• THE PROBLEM
If pictures appear among the lines below, leave them out while you return exactly the lines from the one with "Virtualization Icon" through the one with "BLファッション長袖シャツ おしゃれ上着 クールカジュアル".

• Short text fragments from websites
◇ ◇ ◇ ◇
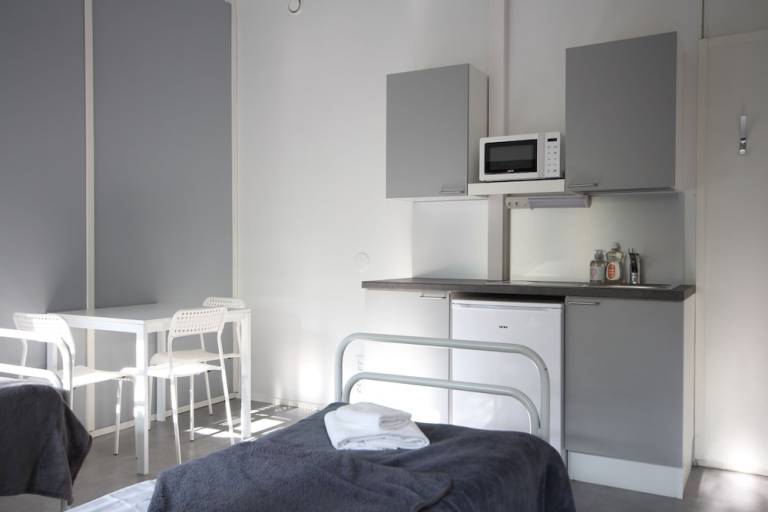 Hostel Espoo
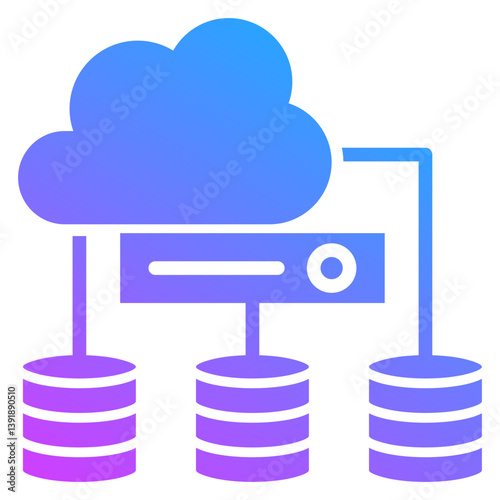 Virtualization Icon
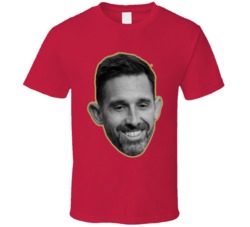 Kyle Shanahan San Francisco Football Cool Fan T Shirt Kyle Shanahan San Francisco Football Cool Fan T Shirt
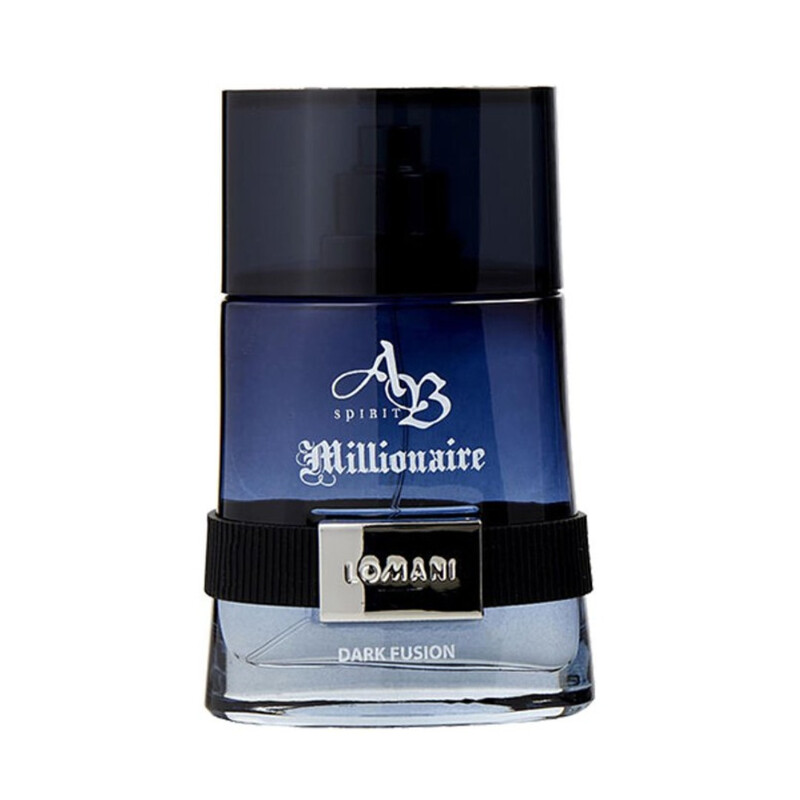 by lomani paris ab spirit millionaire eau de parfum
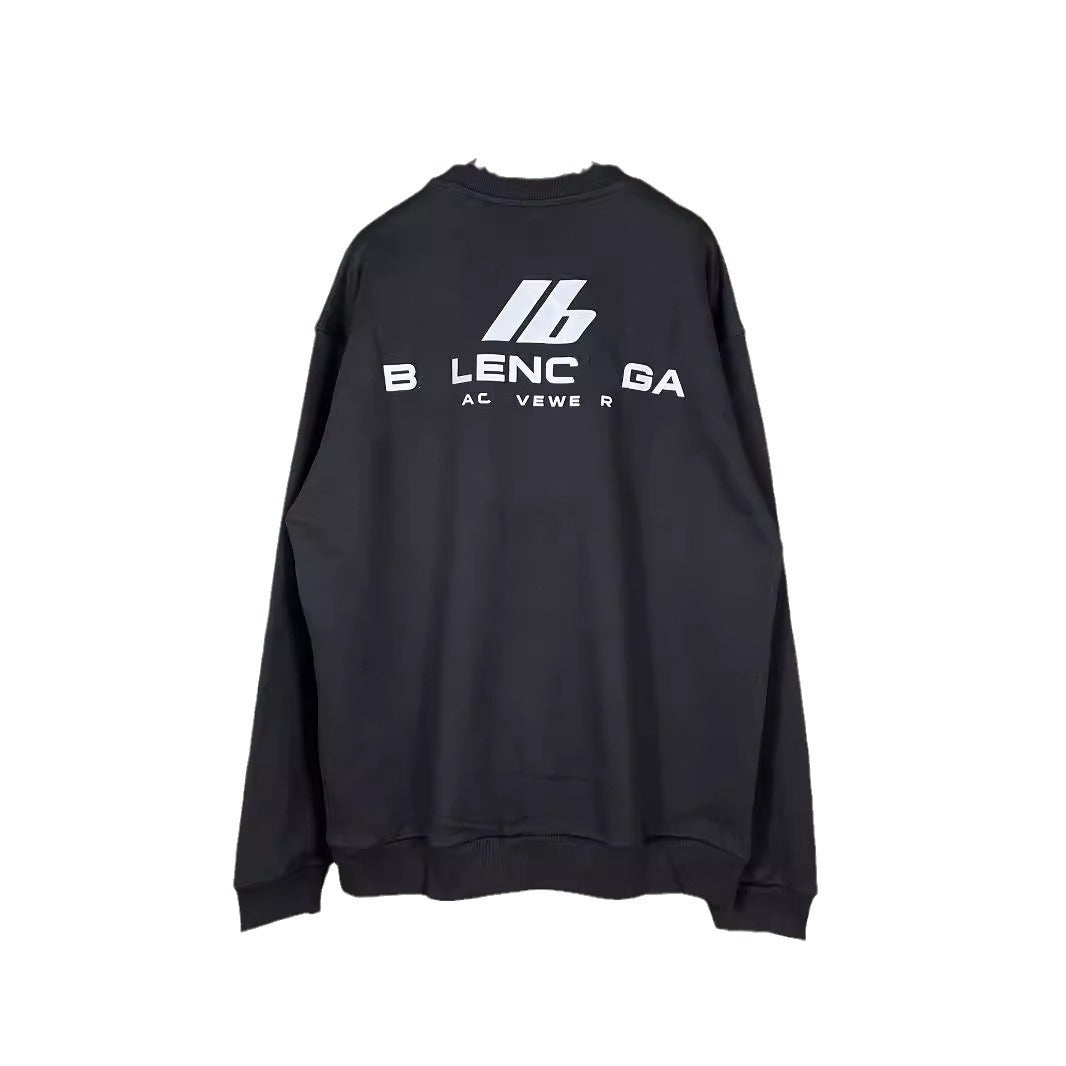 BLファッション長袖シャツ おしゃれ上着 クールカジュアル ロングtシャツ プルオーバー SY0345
◇ ◇ ◇ ◇
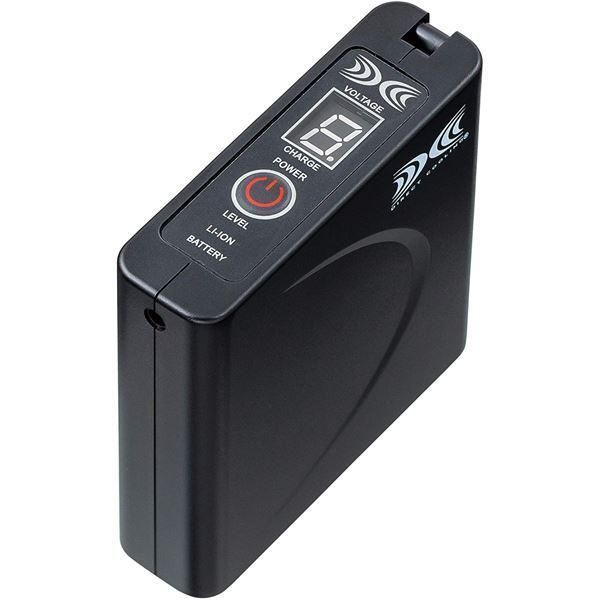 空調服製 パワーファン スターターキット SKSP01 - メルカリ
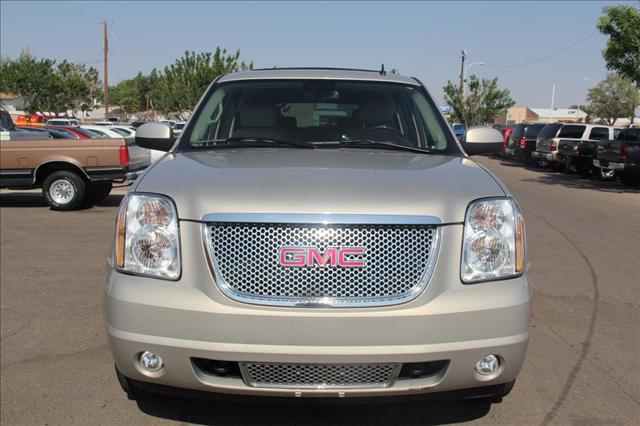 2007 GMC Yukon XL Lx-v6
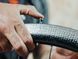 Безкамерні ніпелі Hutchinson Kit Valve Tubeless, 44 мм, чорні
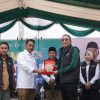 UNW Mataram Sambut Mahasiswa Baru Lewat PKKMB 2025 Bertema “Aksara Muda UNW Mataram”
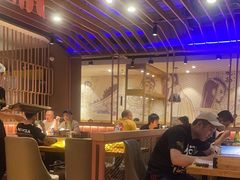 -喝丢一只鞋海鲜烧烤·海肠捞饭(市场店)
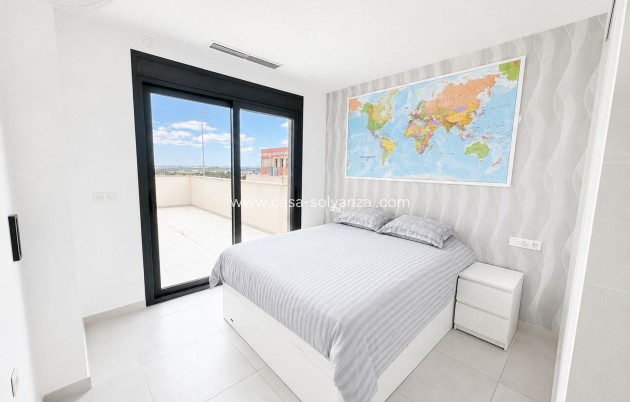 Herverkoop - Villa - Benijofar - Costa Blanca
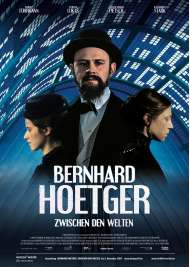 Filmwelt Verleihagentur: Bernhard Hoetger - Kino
◇ ◇ ◇ ◇
• WORKED SOLUTION
 Virtualization Icon
 Kyle Shanahan San Francisco Football Cool Fan T Shirt Kyle Shanahan San Francisco Football Cool Fan T Shirt
 by lomani paris ab spirit millionaire eau de parfum
 BLファッション長袖シャツ おしゃれ上着 クールカジュアル ロングtシャツ プルオーバー SY0345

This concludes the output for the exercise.